-- start of EXCERPTED TEXT --

4. CI/CD Pipeline (Cloud Build)

# cloudbuild.yaml

steps:
# Build theia frontend
- name: 'gcr.io/cloud-builders/docker'
args:
- 'build'
- '-t'
- 'gcr.io/$PROJECT_ID/theia-frontend:$COMMIT_SHA'
- '-t'
- 'gcr.io/$PROJECT_ID/theia-frontend:latest'
- '-f'
- 'Dockerfile.cloudrun'
- '.'

# Push images
- name: 'gcr.io/cloud-builders/docker'
args:
- 'push'
- 'gcr.io/$PROJECT_ID/theia-frontend:$COMMIT_SHA'

# Deploy to Cloud Run
- name: 'gcr.io/google.com/cloudsdktool/cloud-sdk'
entrypoint: gcloud
args:
- 'run'
- 'deploy'
- 'theia-frontend'
- '--image=gcr.io/$PROJECT_ID/theia-frontend:$COMMIT_SHA'
- '--region=us-central1'
- '--platform=managed'
- '--allow-unauthenticated'
- '--max-instances=100'
- '--min-instances=1'
- '--memory=4Gi'
- '--cpu=2'
- '--timeout=3600'
- '--concurrency=80'
- '--set-env-vars=NODE_ENV=production'

# Run database migrations
- name: 'gcr.io/google.com/cloudsdktool/cloud-sdk'
entrypoint: bash
args:
- '-c'
- |
gcloud run jobs execute fdb-migrate \
--region=us-central1 \
--wait

images:
- 'gcr.io/$PROJECT_ID/theia-frontend:$COMMIT_SHA'
- 'gcr.io/$PROJECT_ID/theia-frontend:latest'

options:
machineType: 'E2_HIGHCPU_8'
logging: CLOUD_LOGGING_ONLY

5. Infrastructure as Code (Terraform)

# infrastructure/main.tf

terraform {
required_version = ">= 1.0"
required_providers {
google = {
source = "hashicorp/google"
version = "~> 5.0"
}
}

backend "gcs" {
bucket = "az1ai-terraform-state"
prefix = "prod"
}
}

provider "google" {
project = var.project_id
region = var.region
}

# Cloud Run Service
resource "google_cloud_run_service" "theia_frontend" {
name = "theia-frontend"
location = var.region

template {
spec {
containers {
image = "gcr.io/${var.project_id}/theia-frontend:latest"

ports {
container_port = 3000
}

resources {
limits = {
cpu = "2000m"

-- end of EXCERPTED TEXT --
-- start of GIVEN RECORDS --

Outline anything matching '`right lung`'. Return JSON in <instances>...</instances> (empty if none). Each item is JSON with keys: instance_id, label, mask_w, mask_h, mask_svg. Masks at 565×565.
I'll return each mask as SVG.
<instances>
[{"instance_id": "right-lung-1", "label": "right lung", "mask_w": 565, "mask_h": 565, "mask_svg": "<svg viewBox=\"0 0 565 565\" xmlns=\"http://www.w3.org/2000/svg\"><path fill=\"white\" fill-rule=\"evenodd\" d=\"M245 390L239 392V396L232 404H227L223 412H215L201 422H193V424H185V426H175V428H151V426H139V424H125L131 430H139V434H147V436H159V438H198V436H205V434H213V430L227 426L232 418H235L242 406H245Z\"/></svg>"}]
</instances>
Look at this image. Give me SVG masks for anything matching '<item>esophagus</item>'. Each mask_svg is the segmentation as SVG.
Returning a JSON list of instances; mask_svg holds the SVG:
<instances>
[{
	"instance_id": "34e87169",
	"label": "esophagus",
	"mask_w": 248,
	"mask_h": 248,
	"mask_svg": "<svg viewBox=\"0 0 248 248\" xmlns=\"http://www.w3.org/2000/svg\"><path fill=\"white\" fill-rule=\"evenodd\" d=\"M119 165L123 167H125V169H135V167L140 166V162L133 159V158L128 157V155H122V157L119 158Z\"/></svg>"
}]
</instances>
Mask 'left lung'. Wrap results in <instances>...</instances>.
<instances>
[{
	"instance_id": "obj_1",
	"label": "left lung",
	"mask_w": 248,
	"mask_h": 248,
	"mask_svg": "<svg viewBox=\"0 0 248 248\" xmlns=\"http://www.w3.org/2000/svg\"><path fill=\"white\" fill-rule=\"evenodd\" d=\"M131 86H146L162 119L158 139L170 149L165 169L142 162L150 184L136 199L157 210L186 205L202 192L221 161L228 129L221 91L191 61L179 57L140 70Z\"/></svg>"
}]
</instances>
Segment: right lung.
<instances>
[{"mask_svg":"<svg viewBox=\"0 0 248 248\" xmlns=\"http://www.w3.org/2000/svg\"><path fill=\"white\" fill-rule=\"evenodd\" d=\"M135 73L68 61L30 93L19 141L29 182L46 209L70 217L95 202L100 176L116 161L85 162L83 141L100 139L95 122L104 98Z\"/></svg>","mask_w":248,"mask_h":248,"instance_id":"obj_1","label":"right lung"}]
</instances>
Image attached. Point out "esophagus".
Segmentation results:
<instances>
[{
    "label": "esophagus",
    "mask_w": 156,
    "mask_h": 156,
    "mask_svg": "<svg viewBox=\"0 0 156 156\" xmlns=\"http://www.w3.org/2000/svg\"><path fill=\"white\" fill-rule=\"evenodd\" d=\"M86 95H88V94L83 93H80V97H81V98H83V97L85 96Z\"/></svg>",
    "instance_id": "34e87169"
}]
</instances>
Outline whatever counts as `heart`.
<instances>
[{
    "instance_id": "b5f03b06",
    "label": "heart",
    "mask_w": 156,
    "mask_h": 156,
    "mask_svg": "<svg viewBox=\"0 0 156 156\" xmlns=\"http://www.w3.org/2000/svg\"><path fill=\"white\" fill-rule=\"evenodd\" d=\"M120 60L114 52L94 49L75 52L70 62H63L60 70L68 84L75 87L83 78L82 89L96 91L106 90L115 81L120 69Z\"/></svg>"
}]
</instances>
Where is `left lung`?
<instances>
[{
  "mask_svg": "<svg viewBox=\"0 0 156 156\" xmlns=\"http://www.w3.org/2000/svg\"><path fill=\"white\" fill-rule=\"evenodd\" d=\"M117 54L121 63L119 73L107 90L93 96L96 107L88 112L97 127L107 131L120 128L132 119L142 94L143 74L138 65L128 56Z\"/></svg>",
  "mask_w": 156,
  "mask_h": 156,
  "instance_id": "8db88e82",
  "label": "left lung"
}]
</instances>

-- end of GIVEN RECORDS --

◆ PROMPT A
In the Cloud Run deployment excerpt, what memory setting does the Cloud Build deploy step give the service?
◆ PROMPT B
Resume the Cloud Run deployment excerpt from its final line, carrying the Terraform configuration forward.

◆ EXPECTED OUTPUT A
4Gi

◆ EXPECTED OUTPUT B
memory = "4Gi"
}
}

env {
name = "NODE_ENV"
value = "production"
}

env {
name = "REDIS_URL"
value_from {
secret_key_ref {
name = google_secret_manager_secret.redis_url.secret_id
key = "latest"
}
}
}
}

container_concurrency = 80
timeout_seconds = 3600

service_account_name = google_service_account.cloud_run_sa.email
}

metadata {
annotations = {
"autoscaling.knative.dev/minScale" = "1"
"autoscaling.knative.dev/maxScale" = "100"
"run.googleapis.com/cpu-throttling" = "false"
"run.googleapis.com/startup-cpu-boost" = "true"
"run.googleapis.com/execution-environment" = "gen2"
}
}
}

traffic {
percent = 100
latest_revision = true
}
}

# Memorystore Redis
resource "google_redis_instance" "cache" {
name = "az1ai-cache"
tier = "STANDARD_HA"
memory_size_gb = 5
region = var.region

redis_version = "REDIS_7_0"
display_name = "AZ1.AI Cache"

authorized_network = google_compute_network.vpc.id

redis_configs = {
maxmemory-policy = "allkeys-lru"
}
}

# Cloud Storage Bucket
resource "google_storage_bucket" "user_files" {
name = "az1ai-user-files"
location = "US"
storage_class = "STANDARD"

uniform_bucket_level_access = true

lifecycle_rule {
condition {
age = 90
}
action {
type = "SetStorageClass"
storage_class = "NEARLINE"
}
}

lifecycle_rule {
condition {
age = 365
}
action {
type = "SetStorageClass"
storage_class = "COLDLINE"
}
}

cors {
origin = ["https://ide.az1.ai"]
method = ["GET", "HEAD", "PUT", "POST", "DELETE"]
response_header = ["*"]
max_age_seconds = 3600
}
}

# Cloud SQL (Alternative to FoundationDB for metadata)
resource "google_sql_database_instance" "metadata" {
name = "az1ai-metadata"
database_version = "POSTGRES_15"
region = var.region

settings {
tier = "db-custom-4-16384" # 4 vCPU, 16GB RAM
availability_type = "REGIONAL" # HA

disk_type = "PD_SSD"
disk_size = 100

backup_configuration {
enabled = true
point_in_time_recovery_enabled = true
start_time = "03:00"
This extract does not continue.